Abstract
Background: Bevacizumab (Avastin®) significantly improves overall survival (OS) and progression-free survival (PFS) when combined with first-line irinotecan (IFL) plus bolus 5-fluorouracil (5-FU) and leucovorin (LV) in patients with metastatic colorectal cancer (CRC). This open-label, phase IV trial evaluated the efficacy and safety of first-line bevacizumab in combination with IFL and infusional 5-FU/LV (FOLFIRI).
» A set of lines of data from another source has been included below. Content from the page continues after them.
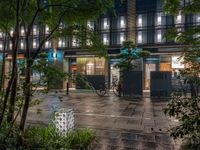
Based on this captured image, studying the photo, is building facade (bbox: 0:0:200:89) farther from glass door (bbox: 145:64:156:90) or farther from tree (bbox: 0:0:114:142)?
tree (bbox: 0:0:114:142)

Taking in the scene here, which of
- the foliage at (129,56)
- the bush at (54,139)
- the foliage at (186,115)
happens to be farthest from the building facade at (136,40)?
the foliage at (186,115)

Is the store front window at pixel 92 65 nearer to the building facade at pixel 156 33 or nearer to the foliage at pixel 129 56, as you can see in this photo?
the building facade at pixel 156 33

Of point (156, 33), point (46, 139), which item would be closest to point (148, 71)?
point (156, 33)

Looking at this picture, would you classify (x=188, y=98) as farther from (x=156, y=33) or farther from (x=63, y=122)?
(x=156, y=33)

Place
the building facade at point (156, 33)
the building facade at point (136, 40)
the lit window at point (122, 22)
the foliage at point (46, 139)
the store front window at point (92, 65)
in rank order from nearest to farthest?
the foliage at point (46, 139) < the building facade at point (156, 33) < the building facade at point (136, 40) < the lit window at point (122, 22) < the store front window at point (92, 65)

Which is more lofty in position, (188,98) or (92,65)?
(92,65)

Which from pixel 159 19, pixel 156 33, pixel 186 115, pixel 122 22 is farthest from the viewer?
pixel 122 22

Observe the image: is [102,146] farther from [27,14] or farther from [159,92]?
[159,92]

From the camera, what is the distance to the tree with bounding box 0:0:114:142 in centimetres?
466

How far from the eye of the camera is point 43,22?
6.10 metres

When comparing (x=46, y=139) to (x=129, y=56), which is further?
(x=129, y=56)

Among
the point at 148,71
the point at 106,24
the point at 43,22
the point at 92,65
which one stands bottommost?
the point at 148,71

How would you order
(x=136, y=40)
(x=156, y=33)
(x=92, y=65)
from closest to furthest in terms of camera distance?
(x=156, y=33)
(x=136, y=40)
(x=92, y=65)

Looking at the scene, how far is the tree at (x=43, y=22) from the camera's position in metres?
4.66
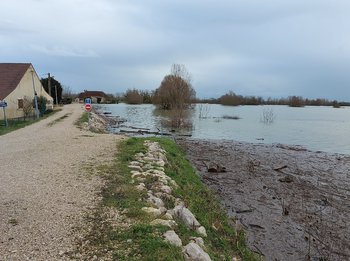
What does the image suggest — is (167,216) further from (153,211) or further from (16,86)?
(16,86)

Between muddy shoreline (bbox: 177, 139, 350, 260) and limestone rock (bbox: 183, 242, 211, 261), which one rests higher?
limestone rock (bbox: 183, 242, 211, 261)

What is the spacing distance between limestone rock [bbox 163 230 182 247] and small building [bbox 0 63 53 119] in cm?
2876

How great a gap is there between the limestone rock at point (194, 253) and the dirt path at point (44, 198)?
1693 mm

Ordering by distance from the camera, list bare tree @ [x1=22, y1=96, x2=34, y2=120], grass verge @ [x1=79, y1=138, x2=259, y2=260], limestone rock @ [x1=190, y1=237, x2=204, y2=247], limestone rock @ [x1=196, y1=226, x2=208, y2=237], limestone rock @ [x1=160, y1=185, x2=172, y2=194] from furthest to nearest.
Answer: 1. bare tree @ [x1=22, y1=96, x2=34, y2=120]
2. limestone rock @ [x1=160, y1=185, x2=172, y2=194]
3. limestone rock @ [x1=196, y1=226, x2=208, y2=237]
4. limestone rock @ [x1=190, y1=237, x2=204, y2=247]
5. grass verge @ [x1=79, y1=138, x2=259, y2=260]

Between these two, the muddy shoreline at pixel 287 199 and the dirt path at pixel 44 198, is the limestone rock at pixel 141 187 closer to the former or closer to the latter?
the dirt path at pixel 44 198

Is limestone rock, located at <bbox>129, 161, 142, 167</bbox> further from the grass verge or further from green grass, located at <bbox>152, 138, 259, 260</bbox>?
green grass, located at <bbox>152, 138, 259, 260</bbox>

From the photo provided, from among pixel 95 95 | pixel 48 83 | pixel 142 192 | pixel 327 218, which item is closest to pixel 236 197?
pixel 327 218

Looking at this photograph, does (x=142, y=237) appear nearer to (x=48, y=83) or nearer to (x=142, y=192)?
(x=142, y=192)

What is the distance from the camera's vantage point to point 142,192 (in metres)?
7.80

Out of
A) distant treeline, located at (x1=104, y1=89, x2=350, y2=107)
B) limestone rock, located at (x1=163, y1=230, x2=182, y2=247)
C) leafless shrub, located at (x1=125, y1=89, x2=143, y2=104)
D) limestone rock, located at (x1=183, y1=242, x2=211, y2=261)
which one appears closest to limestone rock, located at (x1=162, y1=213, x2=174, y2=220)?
limestone rock, located at (x1=163, y1=230, x2=182, y2=247)

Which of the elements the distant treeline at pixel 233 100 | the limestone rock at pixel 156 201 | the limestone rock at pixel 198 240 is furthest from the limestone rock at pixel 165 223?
the distant treeline at pixel 233 100

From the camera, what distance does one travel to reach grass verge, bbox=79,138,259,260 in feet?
16.2

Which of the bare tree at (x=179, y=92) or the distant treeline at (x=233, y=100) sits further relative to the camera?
the distant treeline at (x=233, y=100)

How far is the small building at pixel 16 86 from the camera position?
103 feet
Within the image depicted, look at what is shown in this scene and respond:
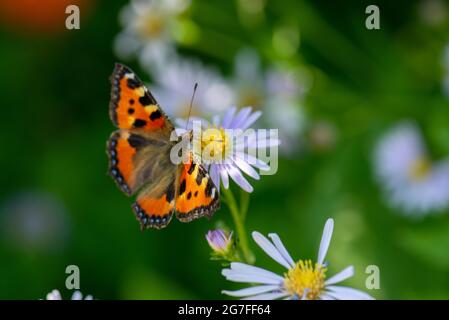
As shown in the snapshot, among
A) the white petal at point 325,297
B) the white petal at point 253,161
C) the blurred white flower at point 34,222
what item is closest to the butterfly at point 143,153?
the white petal at point 253,161

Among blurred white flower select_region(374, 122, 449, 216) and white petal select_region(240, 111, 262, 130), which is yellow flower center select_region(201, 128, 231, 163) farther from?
blurred white flower select_region(374, 122, 449, 216)

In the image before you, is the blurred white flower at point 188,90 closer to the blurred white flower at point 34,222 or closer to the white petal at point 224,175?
the blurred white flower at point 34,222

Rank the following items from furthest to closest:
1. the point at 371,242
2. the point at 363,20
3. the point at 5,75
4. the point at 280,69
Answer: the point at 5,75 → the point at 363,20 → the point at 280,69 → the point at 371,242

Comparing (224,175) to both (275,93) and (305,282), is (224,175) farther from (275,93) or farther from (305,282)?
(275,93)

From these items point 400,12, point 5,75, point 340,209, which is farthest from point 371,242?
point 5,75

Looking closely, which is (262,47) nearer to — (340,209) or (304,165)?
(304,165)

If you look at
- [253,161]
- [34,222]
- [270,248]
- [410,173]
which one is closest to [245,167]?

Methods: Two-hundred and nine treatment-naïve metastatic CRC patients were enrolled and received bevacizumab and FOLFIRI every 2 weeks. Treatment was continued until disease progression. The primary objective was PFS, with additional determinations of OS, response and toxicity. Results: Median PFS was 11.1 months and is comparable to that observed in published phase III and community-based trials using first-line bevacizumab plus FOLFIRI, and to phase III trials using bevacizumab in combination with bolus 5-FU/LV plus IFL. Median OS was 22.2 months. Overall response rate was 53.1% and the disease control rate 85.6%. Most adverse events were grade 1/2 and were manageable. The most common grade 3/4 adverse events (≥10%) were neutropenia, venous thromboembolic events, diarrhea, and fatigue. Conclusion: Bevacizumab combined with first-line FOLFIRI is an effective and well-tolerated therapy option for patients with metastatic CRC.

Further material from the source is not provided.